- _Testo di studio_:
%%
La poesia ci conduce nell'ovunque dell'interrogazione e dell'esistenza.
Nel caso di quest'opera essa ha portato nel luogo della ricerca scientifica che si fa indagine e riflessione (psicologica e sociale, soprattutto ma non soltanto) sui sensi che questa attività artistica innesca in momenti, situazioni, circostanze di vita nelle quali la persona è chiamata a scrutare l'abisso del pensiero, di sé nel mondo, allorché si trova a vivere in una condizione di precarietà.
Il pensiero poetico - così come l'ascoltare, il meditare, il conoscere, il fare, nella dimensione della poesia - è una risorsa a volte spontanea, a volte cercata o trovata a causa di episodi particolari della nostra esistenza. Risorsa che andrebbe colta e messa a buon frutto in molti e diversi ambiti: dall'educazione familiare e scolastica e della formazione a tutte quelle professioni che hanno per compito la crescita della sensibilità e dell'umanità nelle persone.
%%
- _Obiettivo dell'esercizio_: Prosegui il testo di studio sulla poesia come risorsa, partendo dalla frase che chiude il brano.

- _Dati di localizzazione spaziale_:
%%
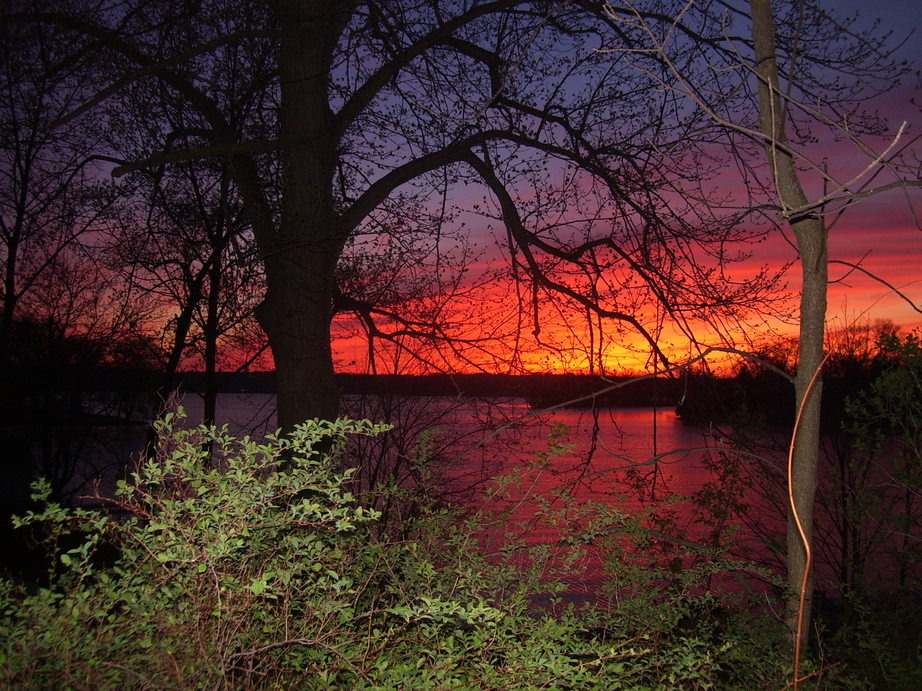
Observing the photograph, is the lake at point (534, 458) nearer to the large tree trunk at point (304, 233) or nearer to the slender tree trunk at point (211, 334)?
the slender tree trunk at point (211, 334)

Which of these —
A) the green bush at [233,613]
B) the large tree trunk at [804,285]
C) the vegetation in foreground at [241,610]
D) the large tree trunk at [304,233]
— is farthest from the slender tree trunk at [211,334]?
the large tree trunk at [804,285]

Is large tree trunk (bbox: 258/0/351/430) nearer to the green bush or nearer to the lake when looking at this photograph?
the lake

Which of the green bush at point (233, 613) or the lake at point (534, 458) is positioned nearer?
the green bush at point (233, 613)

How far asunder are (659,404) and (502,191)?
263cm

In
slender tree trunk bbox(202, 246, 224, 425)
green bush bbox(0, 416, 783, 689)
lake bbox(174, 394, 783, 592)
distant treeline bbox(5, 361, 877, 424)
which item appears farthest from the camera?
slender tree trunk bbox(202, 246, 224, 425)

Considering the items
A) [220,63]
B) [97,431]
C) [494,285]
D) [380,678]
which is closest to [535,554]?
[380,678]

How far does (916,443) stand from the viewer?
753cm

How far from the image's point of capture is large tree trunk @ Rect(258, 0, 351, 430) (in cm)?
632

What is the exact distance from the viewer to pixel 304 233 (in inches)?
242

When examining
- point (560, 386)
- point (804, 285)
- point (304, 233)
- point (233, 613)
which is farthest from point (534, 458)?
point (233, 613)

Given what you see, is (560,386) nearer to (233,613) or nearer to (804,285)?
(804,285)

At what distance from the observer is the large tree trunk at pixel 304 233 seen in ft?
20.7

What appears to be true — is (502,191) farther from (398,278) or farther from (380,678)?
(380,678)

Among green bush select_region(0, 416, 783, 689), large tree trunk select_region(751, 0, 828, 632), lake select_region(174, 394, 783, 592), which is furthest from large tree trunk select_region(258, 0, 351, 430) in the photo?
large tree trunk select_region(751, 0, 828, 632)
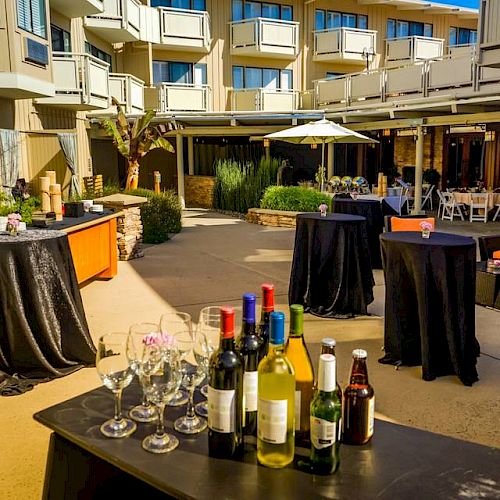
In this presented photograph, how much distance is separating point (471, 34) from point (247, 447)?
96.0 feet

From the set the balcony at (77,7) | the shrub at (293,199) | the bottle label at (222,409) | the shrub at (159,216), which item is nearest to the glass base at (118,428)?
the bottle label at (222,409)

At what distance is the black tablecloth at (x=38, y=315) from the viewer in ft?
14.9

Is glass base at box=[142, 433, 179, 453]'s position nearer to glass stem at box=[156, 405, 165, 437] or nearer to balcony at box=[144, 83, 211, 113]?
glass stem at box=[156, 405, 165, 437]

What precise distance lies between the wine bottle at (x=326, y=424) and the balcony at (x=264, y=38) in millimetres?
22920

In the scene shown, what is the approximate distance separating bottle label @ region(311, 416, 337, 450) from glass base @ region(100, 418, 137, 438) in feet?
2.22

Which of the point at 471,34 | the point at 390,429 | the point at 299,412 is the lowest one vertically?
the point at 390,429

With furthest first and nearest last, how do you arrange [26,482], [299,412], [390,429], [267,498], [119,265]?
1. [119,265]
2. [26,482]
3. [390,429]
4. [299,412]
5. [267,498]

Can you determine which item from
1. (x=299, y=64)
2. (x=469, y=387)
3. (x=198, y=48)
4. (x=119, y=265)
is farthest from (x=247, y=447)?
(x=299, y=64)

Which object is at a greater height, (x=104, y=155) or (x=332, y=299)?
(x=104, y=155)

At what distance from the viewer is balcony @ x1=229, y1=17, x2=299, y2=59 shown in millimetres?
23047

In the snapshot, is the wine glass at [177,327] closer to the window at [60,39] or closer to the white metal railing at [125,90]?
the window at [60,39]

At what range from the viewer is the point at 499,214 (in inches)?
646

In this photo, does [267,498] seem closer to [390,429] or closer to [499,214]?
[390,429]

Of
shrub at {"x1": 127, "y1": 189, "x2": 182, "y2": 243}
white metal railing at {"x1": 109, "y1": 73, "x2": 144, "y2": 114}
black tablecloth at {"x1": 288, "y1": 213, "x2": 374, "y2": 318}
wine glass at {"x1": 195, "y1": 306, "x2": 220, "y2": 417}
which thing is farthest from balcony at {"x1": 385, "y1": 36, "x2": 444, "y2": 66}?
wine glass at {"x1": 195, "y1": 306, "x2": 220, "y2": 417}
%%
- _Risposta_:
Proprio in quest'ottica, il percorso di ricerca e di analisi che informa questo testo dà corso all'idea che fare poesia è fare vita. Una vita non banale, non frustrante, non piegata al solo adattamento, ma unica, irripetibile, creativa, profondamente vissuta e coscientizzata, in qualsiasi condizione essa sia vissuta: nella malattia, nel pericolo di morte, nel disagio, nella vecchiaia...
La poesia ha qualche cosa di unico, di essenziale da dire, perché nasce e invita all'ascolto autentico di sé e del mondo.
Questo ascolto non è riservato alla psicologia o meglio indagato e adoperato da una qualche disciplina particolare, speciale: esso è patrimonio dell'umanità tutta.